This week, I had the privilege, along with about 60 other Baptist leaders, of spending several hours at a White House briefing and conversation about important domestic policy issues. The briefing took place in a fourth-floor conference room in the venerable and stately Eisenhower Executive Office Building. Paul Monteiro, Associate Director of the White House Office of Public Engagement, quarterbacked the briefing. We heard from domestic policy-shapers from an array of departments, councils and agencies: the Council on Environmental Quality, the (new) Consumer Financial Protection Bureau, the Domestic Policy Council, the Department of Homeland Security, and the Department of Housing and Urban Development. Several, but not all, of the people who briefed us carry special responsibilities for “faith-based and neighborhood partnerships.”
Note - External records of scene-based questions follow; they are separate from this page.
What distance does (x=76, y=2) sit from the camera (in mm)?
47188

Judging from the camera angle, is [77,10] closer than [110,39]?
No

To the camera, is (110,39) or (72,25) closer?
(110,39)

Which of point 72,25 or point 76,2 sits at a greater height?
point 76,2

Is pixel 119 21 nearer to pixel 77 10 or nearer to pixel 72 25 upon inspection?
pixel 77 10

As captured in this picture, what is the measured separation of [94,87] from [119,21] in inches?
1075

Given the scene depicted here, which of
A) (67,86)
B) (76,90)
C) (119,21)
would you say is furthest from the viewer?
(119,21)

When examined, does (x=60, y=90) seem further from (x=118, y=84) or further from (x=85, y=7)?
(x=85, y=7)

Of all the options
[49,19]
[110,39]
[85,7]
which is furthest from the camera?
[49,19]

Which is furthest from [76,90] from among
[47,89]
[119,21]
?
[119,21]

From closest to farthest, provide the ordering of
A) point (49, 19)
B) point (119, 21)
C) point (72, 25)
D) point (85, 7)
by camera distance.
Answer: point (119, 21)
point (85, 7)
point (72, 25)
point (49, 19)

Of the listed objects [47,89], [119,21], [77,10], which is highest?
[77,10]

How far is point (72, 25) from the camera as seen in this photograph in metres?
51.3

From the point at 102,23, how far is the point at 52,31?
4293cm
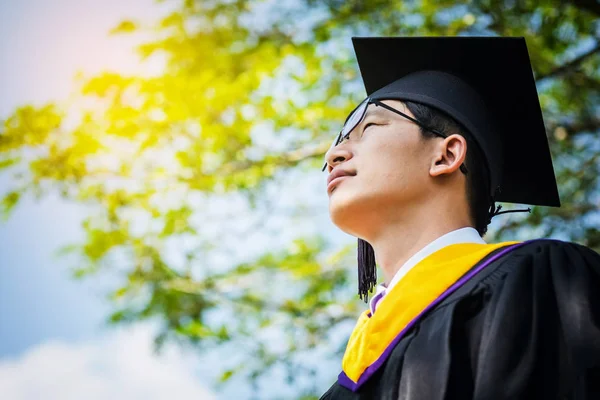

There was a good deal of focus on the foreclosure and banking crises. The administration spoke of recent actions to help more people, especially veterans and those homeowners holding “underwater” mortgages, to retain their homes. Those actions include a $25 billion settlement between five of the nation’s largest banks, federal regulators, and the attorneys general of 49 states. The settlement is an acknowledgment of a rash of irresponsible and sloppy mortgage underwriting decisions, the most visible symbol of which was the massive robo-signing of loan documents. Those irresponsible decisions, made possible by a free-for-all environment of loosened underwriting requirements and by deregulated high-risk investment instruments, contributed greatly to the banking and foreclosure crises. That free-for-all environment owed its existence, in large part, to one of the oldest and deadliest of sins: greed.
I left the briefing with a sense that it’s difficult for administration officials (and executives in the upper echelons of the nation’s financial institutions, who flow freely in and out of government service) to comprehend how outraged and frustrated average Americans are with the lack of corporate accountability for the damage done to them by the out-of-control and reckless practices of banks and Wall Street firms. People lost their homes; retirement investments evaporated; jobs disappeared. Consequently, outrage and frustration may be the only feeling commonly shared by both Tea Partiers and Occupy Wall Street-ers. Even Americans who don’t identify with either the left- or right-fringes of the ideological perspective feel that their economic well-being is mostly in the hands of people who do not know, or much care, what their lives are like.
At the briefing, there was also a good deal of conversation about immigration and the pressing need for immigration reform. Unfortunately, significant reform is unlikely in the heat of an election battle; and nearly-constant campaigning, with hardly a pause after an election-cycle ends, means constant postponement of action.
All the while, many people whose immigration status is precarious struggle to keep their families intact, to educate their children, to find decent housing, to access needed healthcare, and to live without fear. The vast majority of them do not fit the stereotypes and caricatures used in heated rhetoric, but are, instead, people who want to work hard and be contributing members of their communities.
I find it ironic that the United States, once proudly “a nation of immigrants,” now finds welcoming potential new citizens to be a threat rather than a gift. I especially find it sad that followers of Jesus, heirs to a long Jewish-Christian tradition of welcoming the stranger and providing hospitality for the immigrant, allow their responses to this issue to be determined by politics rather than by the spirit of Jesus, who said: “I was a stranger and you welcomed me.”
For a long time, I have wished for the de-politicization of certain fundamental issues like health care, immigration, hunger, and housing. I have wanted for us to declare these to be “common ground and common destiny” issues. My wish is, I realize, naïve. So, instead, I would simply plead for a proper politicization of these crucial matters. It’s one thing to use the political process to refine and improve solutions to our shared problems; such give-and-take is a crucial part of the American system of government. It is quite another thing altogether to use political posturing and gamesmanship to avoid dealing with the pressing problems we face; such gridlock is a failure of imagination and compassion.